Take the Catholic church's statements on abortion. In 1980, the Catholic archbishops of Great Britain declared that what exists from the time of conception is "not a potential human being, but a human being with potential". On what authority did they base this statement? You won't find it in the Bible: it is an arbitrary judgement call, like most other people's judgements on the issue. Except that it comes from people with a vested interest: a doctrinal position to uphold.

Perhaps the most serious offenders of all are those scientists who claim that being a person of faith gives them special qualification to make judgements on issues of bioethics.

But I have seen no evidence that this group holds any special insight on bioethics. They are no more enlightened than anyone else, whatever they might believe. The issues thrown up by modern biotechnology are unprecedented in their complexity. To pretend that an ancient faith tradition can simplify them is absurd.

The trouble is, as Miers intimated, science and religion have had precious little to say to each other. Earlier this year I was funded by the Templeton Foundation to take time out from my job as an editor at New Scientist to study the interface between science and religion. It was a fascinating and stimulating time, from which I emerged more convinced than ever that attempts so far to reconcile science and religion rest on very shaky ground.

Trying to accommodate religious views in considering the complex and often heartbreaking dilemmas of bioethics can only make the problem more complex, and the results less satisfactory. Maybe the Bible was inspired by God - and there are plenty of debates to be had over what that statement even means - but either way scripture is not a collection of glibly applicable rules, or even necessarily the best available collection of transcribed human wisdom. We have plenty more insights into the human condition and the state of the world; university libraries are crammed with them.

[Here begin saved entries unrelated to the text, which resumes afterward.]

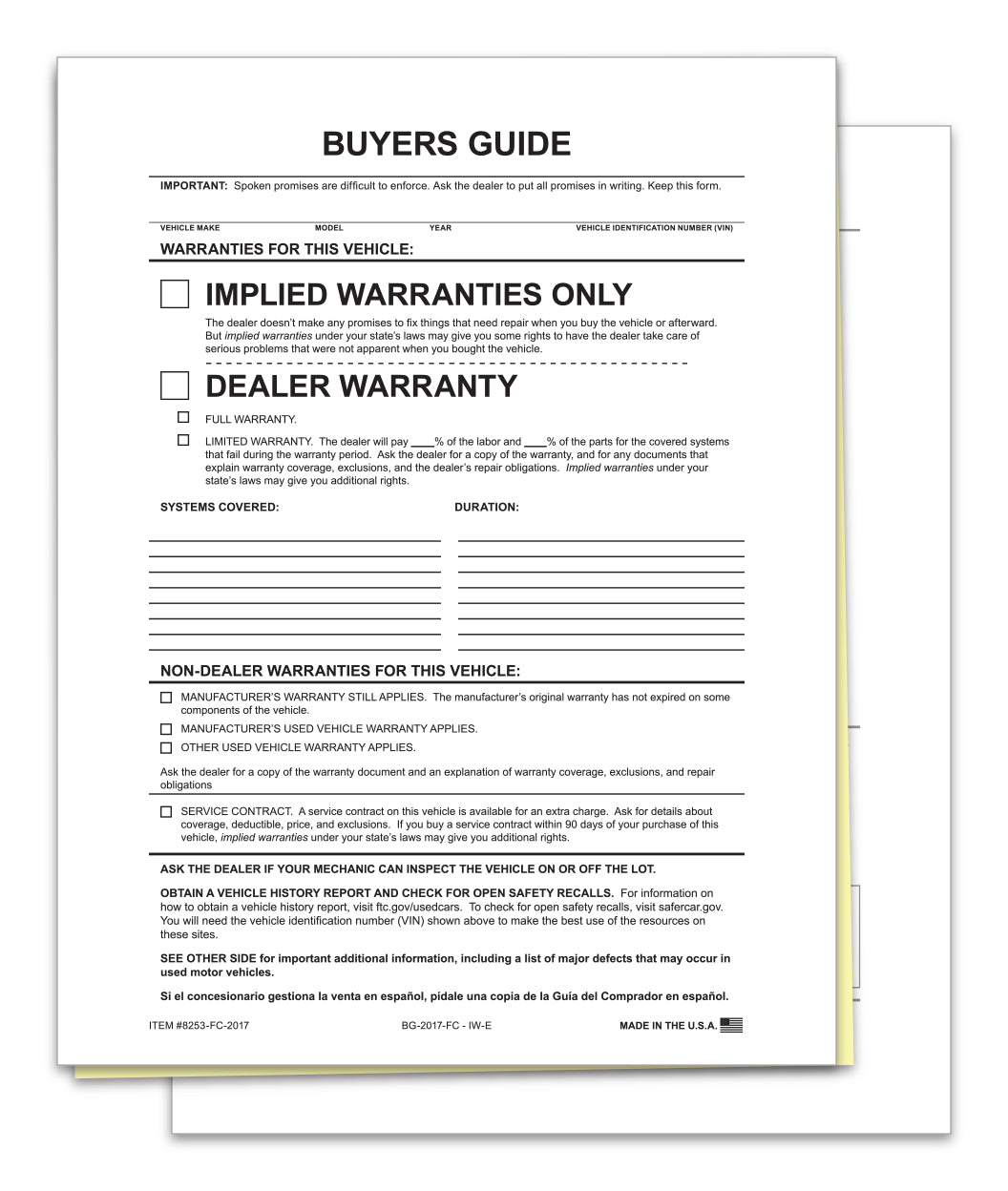 BUYERS GUIDE

IMPORTANT: Spoken promises are difficult to enforce. Ask the dealer to put all promises in writing. Keep this form.

VEHICLE MAKE MODEL YEAR VEHICLE IDENTIFICATION NUMBER (VIN)

WARRANTIES FOR THIS VEHICLE:

IMPLIED WARRANTIES ONLY

The dealer doesn't make any promises to fix things that need repair when you buy the vehicle or afterward. But implied warranties under your state's laws may give you some rights to have the dealer take care of serious problems that were not apparent when you bought the vehicle.

DEALER WARRANTY

FULL WARRANTY.

LIMITED WARRANTY. The dealer will pay ____% of the labor and ____% of the parts for the covered systems that fail during the warranty period. Ask the dealer for a copy of the warranty, and for any documents that explain warranty coverage, exclusions, and the dealer's repair obligations. Implied warranties under your state's laws may give you additional rights.

SYSTEMS COVERED:

DURATION:

NON-DEALER WARRANTIES FOR THIS VEHICLE:

MANUFACTURER'S WARRANTY STILL APPLIES. The manufacturer's original warranty has not expired on some components of the vehicle.

MANUFACTURER'S USED VEHICLE WARRANTY APPLIES.

OTHER USED VEHICLE WARRANTY APPLIES.

Ask the dealer for a copy of the warranty document and an explanation of warranty coverage, exclusions, and repair obligations

SERVICE CONTRACT. A service contract on this vehicle is available for an extra charge. Ask for details about coverage, deductible, price, and exclusions. If you buy a service contract within 90 days of your purchase of this vehicle, implied warranties under your state's laws may give you additional rights.

ASK THE DEALER IF YOUR MECHANIC CAN INSPECT THE VEHICLE ON OR OFF THE LOT.

OBTAIN A VEHICLE HISTORY REPORT AND CHECK FOR OPEN SAFETY RECALLS. For information on how to obtain a vehicle history report, visit ftc.gov/usedcars. To check for open safety recalls, visit safercar.gov. You will need the vehicle identification number (VIN) shown above to make the best use of the resources on these sites.

SEE OTHER SIDE for important additional information, including a list of major defects that may occur in used motor vehicles.

Si el concesionario gestiona la venta en español, pídale una copia de la Guía del Comprador en español.

ITEM #8253-FC-2017 BG-2017-FC - IW-E MADE IN THE U.S.A.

When it comes to understanding modern life, there's certainly no rational reason to put more trust in the scriptures than in more recent treatises on what it means to be human.

If a religious lawyer is appointed to the supreme court, or a religious scientist is invited onto a bioethics committee, it should be because they are able to weigh up the issues and use their moral compass without having it compromised by irrational belief. If your faith does not allow you to question the validity of a Bible verse's relevance to issues of modern bioethics, or to sanction abortion in any form, you are not coming to those debates as a scientist or a lawyer: you are coming as a well-informed but partisan lobbyist, and you should say so.

Miers's nomination, for all its questionable aspects, would have provided a welcome break with the Bush administration's habit of assuming that faith has the answers to all moral and ethical questions. Her unwillingness to presume that her religious beliefs had anything to say about complex moral issues is to be applauded.

Holding to a religion is fine if you are that way inclined, but it's not a fast track to wisdom. In many cases, it's exactly the opposite.